また、それ以外の曲に目を向けると、レディオ・ヘッドやフライング・ロータスを彷彿させる、「間」を効果的に使った伴奏と、若干20代(当時)のシンガー・ソングライター、ラナ・デル・レイの神秘的なヴォーカルをフィーチャーした”Dayglo Reflection”や、各楽器に強烈なエフェクトをかけて、ダブやサイケデリック・ロックとは異なるアプローチで、幻想的なサウンドを構築した”Whatever Happened To The Times”。洗練されたシンセサイザーの音色と、精密なビートからなるハウス・トラックの上で、熱いシャウトを張り上げみせる”Love Is Gonna Lift You Up”など、電子楽器を単なる生楽器の代替品に留めず、新しいサウンドやアレンジを生み出すツールとして積極的に活用した曲が目立つ。

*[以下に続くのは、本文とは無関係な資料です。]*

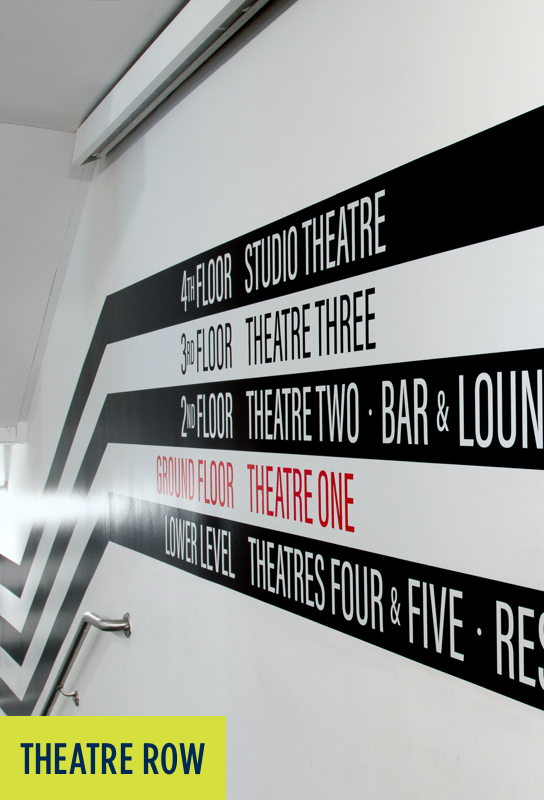Theatre Row: Stripes on a wall with direction signage.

だが、それと同時に、加齢による衰えこそ見えるものの、前衛的なトラックを目の前にしても動じることなく、若いころ変わらないパワフルなヴォーカルを愚直に響かせるボビーの存在が、楽曲にある種の懐かしさと普遍性を与えていると思う。

彼らの音楽を聴くと、どんなに時代が変わっても、歌手に求められるものは変わらないことを再認識させられる。ボビーのような「歌」で相手の心に何かを残してくれる歌手が、これからも増えてほしいと願うばかりだ。

Producer
Damon Albarn, Richard Russell

Track List
1. The Bravest Man In The Universe
2. Please Forgive My Heart
3. Deep River
4. Dayglo Reflection feat. Lana Del Rey
5. Whatever Happened To The Times
6. Stupid
7. If There Wasn't Something There
8. Love Is Gonna Lift You Up
9. Nothin' Can Save Ya feat. Fatoumata Diawara
10. Jubilee (Don't Let Nobody Turn You Around)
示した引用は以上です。